DC: You worked with the team to prepare the Bangladesh Tiger Action Plan 2009-2017.
What were the vision and goals of the action plan and how much have been achieved since the beginning?
Dr MH Khan: The vision of the Action Plan is “Protected tiger landscapes in Bangladesh, where wild tigers thrive at optimum carrying capacities and which continue to provide essential ecological services to mankind.”
The goals of the Action Plan to address threats are to increase or stabilise the Sundarbans tiger population, maintain sufficient prey base to support the Sundarbans tiger population, maintain sufficient habitat to support the Sundarbans tiger and prey populations and assess the viability of tiger populations in the Chittagong Hill Tracts.
While the goals to address challenges are to improve conservation capacity in the Forest Department and mainstream tiger conservation into the GoB’s development agenda, improving law enforcement to ensure protection of tiger, prey, and habitat. Build capacity to implement awareness and education programmes, build capacity to conduct tiger conservation research and monitoring, and encouraging collaboration to support the FD in the implementation of the BTAP.
Action plan was taken but how we may benefit remains to be seen, because no initiative to implement the action plan are not taken. Implementation of the action plan is the need of the hour.

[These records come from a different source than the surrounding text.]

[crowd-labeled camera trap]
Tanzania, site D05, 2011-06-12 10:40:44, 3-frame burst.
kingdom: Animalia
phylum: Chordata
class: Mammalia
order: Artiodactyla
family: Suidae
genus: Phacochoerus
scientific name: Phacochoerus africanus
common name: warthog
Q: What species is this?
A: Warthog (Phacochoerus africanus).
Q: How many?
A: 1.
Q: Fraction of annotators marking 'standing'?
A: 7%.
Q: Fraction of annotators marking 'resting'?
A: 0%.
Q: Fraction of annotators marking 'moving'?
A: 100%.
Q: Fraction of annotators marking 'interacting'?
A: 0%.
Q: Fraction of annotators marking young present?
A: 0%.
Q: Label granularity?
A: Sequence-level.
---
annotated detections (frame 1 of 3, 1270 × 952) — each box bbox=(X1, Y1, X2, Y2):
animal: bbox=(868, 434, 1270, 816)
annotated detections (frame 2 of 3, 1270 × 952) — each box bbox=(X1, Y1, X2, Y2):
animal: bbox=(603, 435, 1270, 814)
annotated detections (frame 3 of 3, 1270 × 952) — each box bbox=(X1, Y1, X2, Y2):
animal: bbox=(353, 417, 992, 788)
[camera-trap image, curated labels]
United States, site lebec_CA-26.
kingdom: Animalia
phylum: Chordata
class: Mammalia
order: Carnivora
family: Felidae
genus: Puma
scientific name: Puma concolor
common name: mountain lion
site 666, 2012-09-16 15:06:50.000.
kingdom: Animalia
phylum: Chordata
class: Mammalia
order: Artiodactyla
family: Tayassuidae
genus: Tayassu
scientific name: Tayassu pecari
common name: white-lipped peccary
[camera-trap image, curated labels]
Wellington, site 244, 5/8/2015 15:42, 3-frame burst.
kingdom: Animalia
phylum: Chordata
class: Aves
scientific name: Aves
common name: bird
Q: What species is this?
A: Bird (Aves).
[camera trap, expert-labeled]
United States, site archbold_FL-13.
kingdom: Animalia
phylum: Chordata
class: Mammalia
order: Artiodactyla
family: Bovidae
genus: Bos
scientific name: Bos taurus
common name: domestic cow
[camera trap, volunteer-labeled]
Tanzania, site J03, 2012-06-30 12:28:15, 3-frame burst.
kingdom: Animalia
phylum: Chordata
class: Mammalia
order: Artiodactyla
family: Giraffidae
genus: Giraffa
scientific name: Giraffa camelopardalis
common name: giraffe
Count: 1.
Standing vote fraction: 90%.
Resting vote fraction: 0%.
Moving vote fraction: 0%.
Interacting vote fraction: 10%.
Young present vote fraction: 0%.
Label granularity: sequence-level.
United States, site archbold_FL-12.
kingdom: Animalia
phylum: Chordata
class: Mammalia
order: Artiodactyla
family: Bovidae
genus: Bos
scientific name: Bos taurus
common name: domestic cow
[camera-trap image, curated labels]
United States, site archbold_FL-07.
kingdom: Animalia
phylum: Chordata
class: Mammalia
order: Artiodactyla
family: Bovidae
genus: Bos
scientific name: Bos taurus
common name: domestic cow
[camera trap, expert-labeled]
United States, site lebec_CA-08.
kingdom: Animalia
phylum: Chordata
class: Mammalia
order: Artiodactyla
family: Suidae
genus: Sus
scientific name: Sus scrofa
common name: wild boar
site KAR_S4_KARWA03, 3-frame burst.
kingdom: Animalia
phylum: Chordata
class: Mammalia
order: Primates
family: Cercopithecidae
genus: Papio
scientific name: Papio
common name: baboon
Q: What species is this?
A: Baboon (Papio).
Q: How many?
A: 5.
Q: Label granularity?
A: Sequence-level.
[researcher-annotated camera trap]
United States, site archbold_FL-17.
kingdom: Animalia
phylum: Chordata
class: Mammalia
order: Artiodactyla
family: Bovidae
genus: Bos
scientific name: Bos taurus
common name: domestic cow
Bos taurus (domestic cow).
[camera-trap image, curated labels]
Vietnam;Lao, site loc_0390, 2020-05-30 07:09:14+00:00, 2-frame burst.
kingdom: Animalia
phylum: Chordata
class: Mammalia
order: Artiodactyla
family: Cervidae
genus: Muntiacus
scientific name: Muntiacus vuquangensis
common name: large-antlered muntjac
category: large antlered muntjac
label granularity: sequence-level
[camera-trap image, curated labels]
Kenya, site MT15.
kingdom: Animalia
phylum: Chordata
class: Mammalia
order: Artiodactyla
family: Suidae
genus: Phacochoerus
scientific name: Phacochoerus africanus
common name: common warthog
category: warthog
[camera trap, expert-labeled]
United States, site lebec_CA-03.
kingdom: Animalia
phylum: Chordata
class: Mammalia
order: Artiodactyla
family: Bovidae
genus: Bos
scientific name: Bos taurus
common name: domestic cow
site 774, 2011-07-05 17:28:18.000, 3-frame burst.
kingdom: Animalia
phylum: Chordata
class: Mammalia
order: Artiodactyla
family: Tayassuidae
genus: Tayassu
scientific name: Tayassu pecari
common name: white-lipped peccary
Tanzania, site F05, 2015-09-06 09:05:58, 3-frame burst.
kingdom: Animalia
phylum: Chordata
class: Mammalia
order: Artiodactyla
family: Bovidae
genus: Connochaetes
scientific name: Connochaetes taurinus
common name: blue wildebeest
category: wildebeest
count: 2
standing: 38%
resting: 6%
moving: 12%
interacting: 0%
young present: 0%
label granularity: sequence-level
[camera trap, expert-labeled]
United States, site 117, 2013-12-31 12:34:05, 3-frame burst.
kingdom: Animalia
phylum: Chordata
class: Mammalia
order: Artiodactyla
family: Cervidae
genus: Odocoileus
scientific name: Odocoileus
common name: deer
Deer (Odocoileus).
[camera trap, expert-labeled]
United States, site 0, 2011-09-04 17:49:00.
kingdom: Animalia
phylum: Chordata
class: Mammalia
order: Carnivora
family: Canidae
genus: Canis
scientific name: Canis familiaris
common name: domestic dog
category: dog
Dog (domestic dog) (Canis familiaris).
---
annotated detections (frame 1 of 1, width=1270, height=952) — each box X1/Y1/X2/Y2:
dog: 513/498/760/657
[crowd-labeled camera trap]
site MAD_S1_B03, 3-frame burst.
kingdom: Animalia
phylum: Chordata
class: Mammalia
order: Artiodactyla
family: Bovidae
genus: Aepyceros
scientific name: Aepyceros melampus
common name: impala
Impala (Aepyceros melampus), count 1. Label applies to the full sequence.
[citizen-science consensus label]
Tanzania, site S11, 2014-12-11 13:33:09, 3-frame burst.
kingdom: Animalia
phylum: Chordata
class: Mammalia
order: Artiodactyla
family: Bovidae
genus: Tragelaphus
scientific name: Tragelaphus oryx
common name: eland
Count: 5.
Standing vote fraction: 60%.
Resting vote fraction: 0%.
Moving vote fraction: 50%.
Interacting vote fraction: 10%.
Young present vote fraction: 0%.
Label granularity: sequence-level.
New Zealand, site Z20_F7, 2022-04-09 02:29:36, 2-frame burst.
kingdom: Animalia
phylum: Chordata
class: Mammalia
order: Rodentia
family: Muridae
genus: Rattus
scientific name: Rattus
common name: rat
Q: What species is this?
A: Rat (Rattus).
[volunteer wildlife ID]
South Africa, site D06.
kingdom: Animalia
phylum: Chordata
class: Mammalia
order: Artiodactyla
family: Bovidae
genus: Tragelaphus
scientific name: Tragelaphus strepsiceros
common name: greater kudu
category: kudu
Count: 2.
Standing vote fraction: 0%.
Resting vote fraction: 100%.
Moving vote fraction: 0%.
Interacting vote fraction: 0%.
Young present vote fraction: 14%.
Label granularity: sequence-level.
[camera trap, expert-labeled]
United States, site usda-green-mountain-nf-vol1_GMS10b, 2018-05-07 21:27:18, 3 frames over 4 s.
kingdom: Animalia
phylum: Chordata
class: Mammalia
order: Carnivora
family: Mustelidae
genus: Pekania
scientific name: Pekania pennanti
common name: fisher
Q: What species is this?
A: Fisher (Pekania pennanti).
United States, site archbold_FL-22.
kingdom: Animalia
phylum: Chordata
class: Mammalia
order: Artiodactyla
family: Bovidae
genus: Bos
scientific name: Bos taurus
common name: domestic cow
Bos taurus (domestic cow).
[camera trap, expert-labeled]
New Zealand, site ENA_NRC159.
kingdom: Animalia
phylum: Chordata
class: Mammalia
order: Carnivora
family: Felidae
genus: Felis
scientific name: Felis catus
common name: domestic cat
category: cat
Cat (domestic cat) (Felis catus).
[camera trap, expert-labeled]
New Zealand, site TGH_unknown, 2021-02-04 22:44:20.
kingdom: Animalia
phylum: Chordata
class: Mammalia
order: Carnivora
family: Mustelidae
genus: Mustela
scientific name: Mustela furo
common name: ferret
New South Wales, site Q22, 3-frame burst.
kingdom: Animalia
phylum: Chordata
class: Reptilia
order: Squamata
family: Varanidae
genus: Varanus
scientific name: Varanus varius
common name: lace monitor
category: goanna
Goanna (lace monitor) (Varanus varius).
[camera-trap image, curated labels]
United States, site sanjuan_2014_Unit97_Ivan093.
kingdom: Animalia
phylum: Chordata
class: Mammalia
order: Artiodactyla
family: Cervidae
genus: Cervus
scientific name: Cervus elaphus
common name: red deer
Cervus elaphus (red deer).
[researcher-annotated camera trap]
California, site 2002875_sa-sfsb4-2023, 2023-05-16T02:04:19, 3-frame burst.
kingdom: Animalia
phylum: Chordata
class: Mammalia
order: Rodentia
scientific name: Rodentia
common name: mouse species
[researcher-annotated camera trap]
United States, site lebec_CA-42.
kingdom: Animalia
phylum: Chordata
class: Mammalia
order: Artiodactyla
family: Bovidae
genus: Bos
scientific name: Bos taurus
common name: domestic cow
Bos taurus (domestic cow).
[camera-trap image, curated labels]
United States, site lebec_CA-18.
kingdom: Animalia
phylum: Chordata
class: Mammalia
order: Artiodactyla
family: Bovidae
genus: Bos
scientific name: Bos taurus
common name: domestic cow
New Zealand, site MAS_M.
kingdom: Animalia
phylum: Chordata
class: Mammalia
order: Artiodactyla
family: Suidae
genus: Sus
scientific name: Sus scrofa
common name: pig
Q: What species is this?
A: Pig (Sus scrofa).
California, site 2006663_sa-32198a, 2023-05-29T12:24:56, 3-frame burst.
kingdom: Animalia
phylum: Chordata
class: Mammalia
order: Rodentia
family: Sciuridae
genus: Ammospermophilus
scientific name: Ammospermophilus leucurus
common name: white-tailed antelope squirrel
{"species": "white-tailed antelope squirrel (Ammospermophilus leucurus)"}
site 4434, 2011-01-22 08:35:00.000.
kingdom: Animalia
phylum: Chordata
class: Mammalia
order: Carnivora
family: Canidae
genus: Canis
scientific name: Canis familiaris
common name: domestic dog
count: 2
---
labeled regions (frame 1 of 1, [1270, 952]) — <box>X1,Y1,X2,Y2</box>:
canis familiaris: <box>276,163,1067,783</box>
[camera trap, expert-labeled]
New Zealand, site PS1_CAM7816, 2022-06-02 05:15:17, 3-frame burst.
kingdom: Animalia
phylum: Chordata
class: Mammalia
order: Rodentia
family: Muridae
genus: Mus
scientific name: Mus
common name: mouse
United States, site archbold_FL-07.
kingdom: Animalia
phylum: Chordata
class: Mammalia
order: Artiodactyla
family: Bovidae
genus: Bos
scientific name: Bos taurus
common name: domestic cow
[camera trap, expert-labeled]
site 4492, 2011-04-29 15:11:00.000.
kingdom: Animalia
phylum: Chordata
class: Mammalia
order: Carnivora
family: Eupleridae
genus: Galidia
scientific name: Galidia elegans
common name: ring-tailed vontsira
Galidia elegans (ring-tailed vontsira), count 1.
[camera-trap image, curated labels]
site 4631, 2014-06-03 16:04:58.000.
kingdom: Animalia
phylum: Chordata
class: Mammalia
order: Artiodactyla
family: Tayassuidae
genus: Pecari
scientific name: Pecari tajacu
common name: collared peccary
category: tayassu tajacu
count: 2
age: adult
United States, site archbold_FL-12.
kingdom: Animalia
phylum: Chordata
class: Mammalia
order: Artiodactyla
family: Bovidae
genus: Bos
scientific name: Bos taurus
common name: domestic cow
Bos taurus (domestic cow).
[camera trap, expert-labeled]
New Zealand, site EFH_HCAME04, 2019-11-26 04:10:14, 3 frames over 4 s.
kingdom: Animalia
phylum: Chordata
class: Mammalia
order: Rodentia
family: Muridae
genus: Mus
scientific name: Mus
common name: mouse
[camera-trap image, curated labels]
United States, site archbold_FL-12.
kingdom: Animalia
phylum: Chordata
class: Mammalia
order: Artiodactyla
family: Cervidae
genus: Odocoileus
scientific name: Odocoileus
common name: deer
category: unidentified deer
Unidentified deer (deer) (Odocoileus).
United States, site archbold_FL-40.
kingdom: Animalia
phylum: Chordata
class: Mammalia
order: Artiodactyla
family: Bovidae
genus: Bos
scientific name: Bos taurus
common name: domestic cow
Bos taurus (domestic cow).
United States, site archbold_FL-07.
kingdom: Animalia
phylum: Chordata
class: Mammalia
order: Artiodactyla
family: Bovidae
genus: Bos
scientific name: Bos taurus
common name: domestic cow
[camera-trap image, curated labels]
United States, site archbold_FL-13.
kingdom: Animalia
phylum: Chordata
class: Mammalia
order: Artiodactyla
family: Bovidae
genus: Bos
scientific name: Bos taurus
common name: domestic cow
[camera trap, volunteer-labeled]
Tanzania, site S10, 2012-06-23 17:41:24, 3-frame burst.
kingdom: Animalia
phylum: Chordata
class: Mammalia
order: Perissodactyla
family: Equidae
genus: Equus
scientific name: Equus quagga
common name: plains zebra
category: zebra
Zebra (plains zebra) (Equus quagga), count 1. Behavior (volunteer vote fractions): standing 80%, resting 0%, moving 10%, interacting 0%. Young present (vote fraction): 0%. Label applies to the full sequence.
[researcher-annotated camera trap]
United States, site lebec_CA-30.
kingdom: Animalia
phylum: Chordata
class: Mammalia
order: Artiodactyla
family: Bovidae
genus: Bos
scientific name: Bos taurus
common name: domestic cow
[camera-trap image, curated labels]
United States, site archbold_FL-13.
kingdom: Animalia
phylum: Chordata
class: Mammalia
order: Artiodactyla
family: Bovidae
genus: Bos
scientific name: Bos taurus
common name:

DC: Any advices and/or sayings to the tiger-loving Bangladeshi?
MHK: Creating an awareness is necessary at the all national levels among the students, and others, not only among the villagers who live near the villager keeping lives risky. Sundarbans and the Tiger make Bangladesh known to the people of other countries; everyone should begin working where he/she stands now. In addition, policy makers and the politicians must be aware in this regard as the nation soon will witness that the Sundarban has turned into a sanctuary to the endangered Royal Bengal Tigers.